Tuesday, January 7, 2014

Don't Be a Hero

This is a blog post I wrote for my church website in September 2013 (High Pointe Church in Altoona, IA)

“How many times am I going to have to learn the same lesson?”  Ever been there?  You feel like you’re plugging along, only to catch yourself falling in the same area of temptation again. You find yourself drowning in worry, stress & anxiety again. You realize you’re doubting that God will provide for you again. I don’t know about you, but there are times where I find myself in these moments, and my heart just sinks. I feel like such a failure, and I wonder why God continues to be so patient with me. I convince myself that He is so ashamed and disgusted with my inability to learn from my mistakes & avoid them. In these moments, it’s almost as if I’m picturing Him as a frustrated teacher, slamming a ruler on my desk & raising His voice at me, “When are you ever going to learn?!” And it’s when I assume God is ashamed of me that I seem to distance myself from Him even more, telling myself the last thing He wants to hear is another broken-record confession from this slow learner. Am I alone, or can anyone relate?

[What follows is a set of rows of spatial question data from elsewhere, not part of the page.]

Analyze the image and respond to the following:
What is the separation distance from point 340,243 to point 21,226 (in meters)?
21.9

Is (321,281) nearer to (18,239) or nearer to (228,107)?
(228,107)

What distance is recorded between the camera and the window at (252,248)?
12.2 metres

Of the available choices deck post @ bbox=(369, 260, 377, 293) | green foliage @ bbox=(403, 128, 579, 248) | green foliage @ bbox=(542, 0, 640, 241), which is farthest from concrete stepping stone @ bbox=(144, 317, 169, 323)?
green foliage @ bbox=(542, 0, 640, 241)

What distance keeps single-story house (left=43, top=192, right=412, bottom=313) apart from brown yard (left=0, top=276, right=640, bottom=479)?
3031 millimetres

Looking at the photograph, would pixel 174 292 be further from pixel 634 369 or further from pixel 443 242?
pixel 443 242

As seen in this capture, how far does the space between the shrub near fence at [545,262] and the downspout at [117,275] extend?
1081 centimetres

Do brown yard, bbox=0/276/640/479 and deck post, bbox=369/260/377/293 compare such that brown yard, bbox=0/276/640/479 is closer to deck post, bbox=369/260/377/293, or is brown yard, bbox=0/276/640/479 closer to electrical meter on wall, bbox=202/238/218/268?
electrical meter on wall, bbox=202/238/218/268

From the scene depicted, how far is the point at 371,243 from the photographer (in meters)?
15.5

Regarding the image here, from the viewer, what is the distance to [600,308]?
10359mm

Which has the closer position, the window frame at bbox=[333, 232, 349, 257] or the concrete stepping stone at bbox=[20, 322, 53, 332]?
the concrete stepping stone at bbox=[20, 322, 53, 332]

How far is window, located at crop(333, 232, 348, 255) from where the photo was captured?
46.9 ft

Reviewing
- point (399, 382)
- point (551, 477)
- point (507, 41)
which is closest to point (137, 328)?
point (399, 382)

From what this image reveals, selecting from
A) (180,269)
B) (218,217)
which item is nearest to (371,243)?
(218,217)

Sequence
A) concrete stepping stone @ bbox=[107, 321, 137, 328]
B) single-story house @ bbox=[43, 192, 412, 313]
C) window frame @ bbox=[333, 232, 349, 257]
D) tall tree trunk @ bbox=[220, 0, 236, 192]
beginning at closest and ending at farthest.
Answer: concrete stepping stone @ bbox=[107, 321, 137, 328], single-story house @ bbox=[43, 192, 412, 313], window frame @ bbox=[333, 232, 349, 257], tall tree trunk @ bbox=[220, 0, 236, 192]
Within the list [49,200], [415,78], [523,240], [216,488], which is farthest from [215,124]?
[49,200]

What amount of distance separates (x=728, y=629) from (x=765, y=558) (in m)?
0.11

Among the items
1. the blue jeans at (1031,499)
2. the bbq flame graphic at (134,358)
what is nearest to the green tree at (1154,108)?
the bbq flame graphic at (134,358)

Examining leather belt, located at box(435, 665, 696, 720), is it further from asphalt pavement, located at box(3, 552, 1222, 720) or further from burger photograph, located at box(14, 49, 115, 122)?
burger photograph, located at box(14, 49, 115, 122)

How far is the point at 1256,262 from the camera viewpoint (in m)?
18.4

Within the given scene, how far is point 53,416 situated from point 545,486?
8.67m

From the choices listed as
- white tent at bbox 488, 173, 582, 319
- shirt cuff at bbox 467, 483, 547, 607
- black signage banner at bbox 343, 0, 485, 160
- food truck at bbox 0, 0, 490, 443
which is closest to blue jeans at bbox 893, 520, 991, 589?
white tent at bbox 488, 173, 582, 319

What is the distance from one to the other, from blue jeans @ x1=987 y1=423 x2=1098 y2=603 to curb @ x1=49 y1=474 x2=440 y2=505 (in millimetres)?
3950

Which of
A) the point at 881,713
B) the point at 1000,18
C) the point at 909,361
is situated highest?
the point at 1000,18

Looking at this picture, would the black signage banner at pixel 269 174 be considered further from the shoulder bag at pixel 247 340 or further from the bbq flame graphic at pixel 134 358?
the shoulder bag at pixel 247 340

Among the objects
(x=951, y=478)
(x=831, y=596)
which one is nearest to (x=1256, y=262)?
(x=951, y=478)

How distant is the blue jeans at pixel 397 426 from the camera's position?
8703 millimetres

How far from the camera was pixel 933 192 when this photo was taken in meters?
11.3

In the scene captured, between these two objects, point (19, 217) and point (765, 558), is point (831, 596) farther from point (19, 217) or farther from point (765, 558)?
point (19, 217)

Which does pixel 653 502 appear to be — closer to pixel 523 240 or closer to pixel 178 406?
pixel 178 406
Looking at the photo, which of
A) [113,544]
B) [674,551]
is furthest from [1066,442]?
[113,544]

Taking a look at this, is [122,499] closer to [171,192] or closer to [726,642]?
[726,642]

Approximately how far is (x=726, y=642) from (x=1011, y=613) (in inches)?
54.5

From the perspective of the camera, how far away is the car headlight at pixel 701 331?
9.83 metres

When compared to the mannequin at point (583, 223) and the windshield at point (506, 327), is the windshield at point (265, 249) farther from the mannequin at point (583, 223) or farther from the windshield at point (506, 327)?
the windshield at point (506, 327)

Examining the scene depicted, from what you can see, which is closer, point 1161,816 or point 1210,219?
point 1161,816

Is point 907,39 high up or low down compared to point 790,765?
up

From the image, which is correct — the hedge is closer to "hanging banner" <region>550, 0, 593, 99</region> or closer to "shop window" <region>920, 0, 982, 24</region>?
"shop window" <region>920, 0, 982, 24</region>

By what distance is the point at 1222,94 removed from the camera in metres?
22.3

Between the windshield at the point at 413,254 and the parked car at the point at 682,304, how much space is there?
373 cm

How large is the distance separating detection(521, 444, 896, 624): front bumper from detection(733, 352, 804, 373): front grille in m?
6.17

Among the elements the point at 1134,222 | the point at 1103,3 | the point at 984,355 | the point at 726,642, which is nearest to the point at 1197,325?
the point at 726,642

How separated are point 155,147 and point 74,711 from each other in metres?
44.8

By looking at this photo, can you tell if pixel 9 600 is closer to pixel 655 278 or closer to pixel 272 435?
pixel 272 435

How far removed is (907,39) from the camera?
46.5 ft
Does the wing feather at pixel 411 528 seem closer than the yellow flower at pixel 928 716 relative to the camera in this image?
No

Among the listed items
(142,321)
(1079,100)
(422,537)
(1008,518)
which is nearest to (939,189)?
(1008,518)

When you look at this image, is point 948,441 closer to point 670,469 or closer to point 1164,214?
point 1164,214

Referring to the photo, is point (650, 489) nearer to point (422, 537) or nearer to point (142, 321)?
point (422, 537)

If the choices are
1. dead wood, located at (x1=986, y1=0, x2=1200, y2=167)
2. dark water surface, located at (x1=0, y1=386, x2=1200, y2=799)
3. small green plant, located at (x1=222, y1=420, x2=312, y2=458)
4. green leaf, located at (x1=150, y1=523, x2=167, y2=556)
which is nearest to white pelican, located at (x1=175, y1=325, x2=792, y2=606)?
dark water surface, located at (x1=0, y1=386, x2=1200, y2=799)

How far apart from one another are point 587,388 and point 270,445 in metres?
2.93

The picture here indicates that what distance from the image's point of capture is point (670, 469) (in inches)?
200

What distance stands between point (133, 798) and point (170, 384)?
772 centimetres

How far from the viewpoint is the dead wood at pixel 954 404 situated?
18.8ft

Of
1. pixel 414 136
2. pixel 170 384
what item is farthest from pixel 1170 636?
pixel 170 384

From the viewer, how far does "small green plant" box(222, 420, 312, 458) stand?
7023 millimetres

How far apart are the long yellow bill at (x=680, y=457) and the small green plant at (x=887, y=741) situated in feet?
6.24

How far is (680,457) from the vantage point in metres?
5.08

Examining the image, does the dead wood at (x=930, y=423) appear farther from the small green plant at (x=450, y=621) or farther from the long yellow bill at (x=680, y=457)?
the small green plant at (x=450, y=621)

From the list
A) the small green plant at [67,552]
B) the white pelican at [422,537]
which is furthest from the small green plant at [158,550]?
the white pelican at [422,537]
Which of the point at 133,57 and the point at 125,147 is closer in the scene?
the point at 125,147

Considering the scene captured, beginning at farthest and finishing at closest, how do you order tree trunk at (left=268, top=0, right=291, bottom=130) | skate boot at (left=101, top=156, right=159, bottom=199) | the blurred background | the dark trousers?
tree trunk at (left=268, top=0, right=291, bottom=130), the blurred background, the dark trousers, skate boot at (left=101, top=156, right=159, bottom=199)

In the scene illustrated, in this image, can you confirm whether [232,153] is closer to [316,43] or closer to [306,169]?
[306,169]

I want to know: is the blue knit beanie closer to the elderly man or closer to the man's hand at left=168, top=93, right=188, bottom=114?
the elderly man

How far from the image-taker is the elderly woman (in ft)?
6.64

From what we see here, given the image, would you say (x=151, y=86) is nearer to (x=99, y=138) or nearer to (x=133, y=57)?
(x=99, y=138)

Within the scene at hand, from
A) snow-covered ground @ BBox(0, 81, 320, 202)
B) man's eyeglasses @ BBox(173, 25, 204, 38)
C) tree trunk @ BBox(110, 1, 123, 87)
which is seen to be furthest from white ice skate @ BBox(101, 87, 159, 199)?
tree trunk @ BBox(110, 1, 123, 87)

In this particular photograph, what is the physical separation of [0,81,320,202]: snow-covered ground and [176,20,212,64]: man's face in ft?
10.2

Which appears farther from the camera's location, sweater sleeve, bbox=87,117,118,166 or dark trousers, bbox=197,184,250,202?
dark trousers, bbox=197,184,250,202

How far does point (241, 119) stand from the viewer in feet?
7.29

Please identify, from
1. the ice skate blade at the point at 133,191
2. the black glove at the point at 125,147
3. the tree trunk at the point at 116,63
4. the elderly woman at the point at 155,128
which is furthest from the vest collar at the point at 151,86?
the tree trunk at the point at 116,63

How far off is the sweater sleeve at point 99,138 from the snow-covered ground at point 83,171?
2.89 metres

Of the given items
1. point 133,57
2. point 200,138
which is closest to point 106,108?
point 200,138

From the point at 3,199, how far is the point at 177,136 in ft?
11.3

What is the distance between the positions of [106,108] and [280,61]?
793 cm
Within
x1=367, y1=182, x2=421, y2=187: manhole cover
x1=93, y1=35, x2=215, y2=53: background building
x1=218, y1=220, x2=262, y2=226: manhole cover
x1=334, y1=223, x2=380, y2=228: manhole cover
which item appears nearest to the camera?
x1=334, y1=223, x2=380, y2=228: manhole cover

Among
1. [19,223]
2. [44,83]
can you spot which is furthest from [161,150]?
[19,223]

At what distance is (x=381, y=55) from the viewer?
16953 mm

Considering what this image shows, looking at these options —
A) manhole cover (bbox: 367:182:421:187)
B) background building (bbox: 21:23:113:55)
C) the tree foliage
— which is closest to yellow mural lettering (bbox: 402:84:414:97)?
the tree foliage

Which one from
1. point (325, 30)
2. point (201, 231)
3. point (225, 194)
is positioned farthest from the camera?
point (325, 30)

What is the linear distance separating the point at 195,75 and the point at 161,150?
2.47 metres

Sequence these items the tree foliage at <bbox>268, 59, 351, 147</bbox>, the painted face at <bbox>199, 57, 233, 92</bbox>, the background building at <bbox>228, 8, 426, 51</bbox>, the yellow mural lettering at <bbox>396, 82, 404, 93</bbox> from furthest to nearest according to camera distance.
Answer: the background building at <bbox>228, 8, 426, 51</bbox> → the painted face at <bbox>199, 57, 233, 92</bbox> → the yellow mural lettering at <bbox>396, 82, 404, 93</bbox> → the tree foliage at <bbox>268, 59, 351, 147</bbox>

While I have often found myself in the midst of that very cycle, only recently have I realized just how backwards that mindset is! Our inability to go on a “perfect streak” of following the commands of Scripture shouldn’t drive us down into a pit of guilt & shame. It shouldn’t cause us to consciously distance ourselves from God, fearing only to receive a harsh reprimand from Him. Instead, it should immediately push us to the gospel. But why doesn’t that happen?

I believe that we get caught up in a “heroes of the faith” mindset too often. We read & learn about characters of the Bible like Noah, Abraham, or Moses. We read about them in Hebrews 11 – the “Hall of Faith” – and see all of the incredible things they accomplished. We focus on their triumph & forget about their trials, and incorrectly our application is to “be like them.” But when we place people on a pedestal, and our aim is to “dare to be a Daniel,” to “be a hero of the faith like Moses,” or to “confidently slay our giants like David” – we only set ourselves up for extreme frustration when we can’t live up to the hype. When we read this passage and our application is focused on joining the “heroes of the faith” by emulating people, we completely miss the big picture of it all: The Person.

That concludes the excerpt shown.